I’m beginning to wonder if part of President Trump’s overall strategy doesn’t involve feeding so many headlines to the media and causing such a continuing series of conflagrations among his critics that they eventually either give up in despair or their heads collectively explode. It’s sort of similar to one of those science fiction films where the artificially intelligent computer is causing problems and the scientists feed it so much information that its circuits blow. The dust wasn’t even close to settling on the ban on people arriving from various nations when the President was back in his office signing off on three more items of business.
Politico reports that these are also wide ranging, with the potential in at least one instance to spell big changes on the horizon.

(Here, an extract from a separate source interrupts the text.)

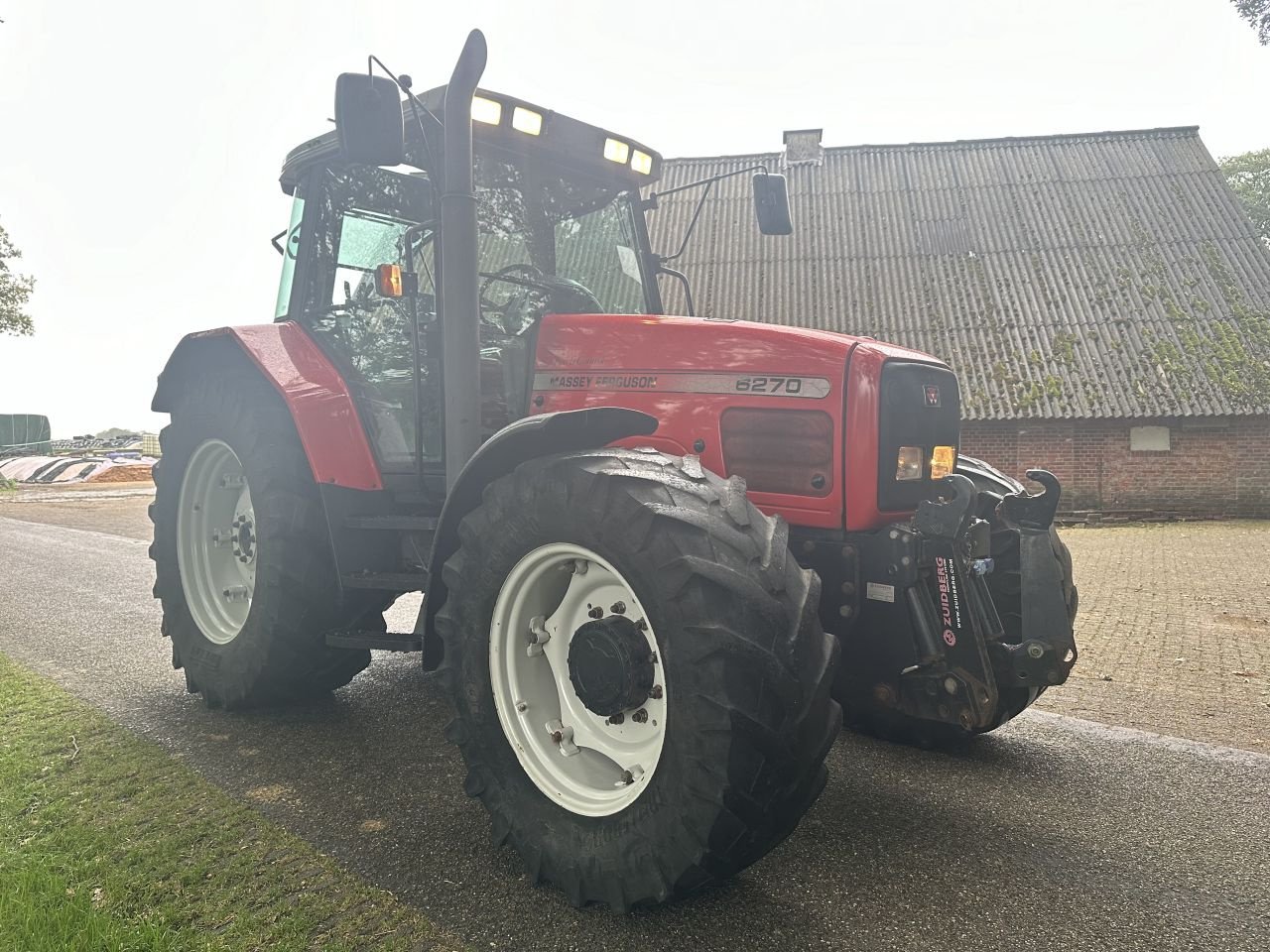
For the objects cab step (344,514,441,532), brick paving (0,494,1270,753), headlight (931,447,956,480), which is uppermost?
headlight (931,447,956,480)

President Donald Trump on Saturday signed three new executive actions to reorganize the National Security Council, impose a five-year ban on lobbying for administration appointees and a lifetime ban on lobbying the government for other countries, and order the Department of Defense to come up with a plan within 30 days to defeat ISIS.
It was unclear if the actions were officially executive orders. He was surrounded by aides including senior advisers Kellyanne Conway and Steve Bannon, and White House Counselor Don McGahn.
In no particular order, all of these will have some long range effects. The lobbying ban is just the fulfillment of yet another campaign promise he made as part of draining the swamp. The five year ban applying to administration appointees isn’t terribly controversial, but any sort of lifetime ban may be tough to enforce once he leaves office. The reorganization of the NSC doesn’t have enough details yet to say exactly what will be impacted but it’s heartening to see that there will be more of a focus on digital threats. It’s an area where we remain woefully behind the curve (as the DNC could surely tell you).
The big question which will keep everyone busy very soon is is call for a plan to destroy ISIS which must be delivered to him in the next 30 days. While I have no doubt of his sincerity, that’s a tough nut to crack because it will bring up all sorts of unpleasant memories around the country. How exactly do we “destroy” the terror group short of actually going in and taking them out in a very intimate fashion? Bombing them out of existence hasn’t worked for anyone else, so will this plan call for significant troops on foreign soil? And where will they be attacking from? We’re not exactly as popular in Iraq as we used to be at the moment and Syria is a mess. Turkey is “complicated” at best, and ISIS would need to be chased down across multiple borders to completely finish the job. (And that doesn’t begin to touch on the ones who scatter to the winds.)
And is America ready for that sort of investment right now? Nobody is arguing the barbaric nature of ISIS or the fact that they’ve got it coming, but have we really gotten over the collective exhaustion with war which largely spurred Barack Obama’s initial victories? If the President has a major military excursion in mind it might be a tough sell and I’ll be watching carefully to see how he plans on tackling this one.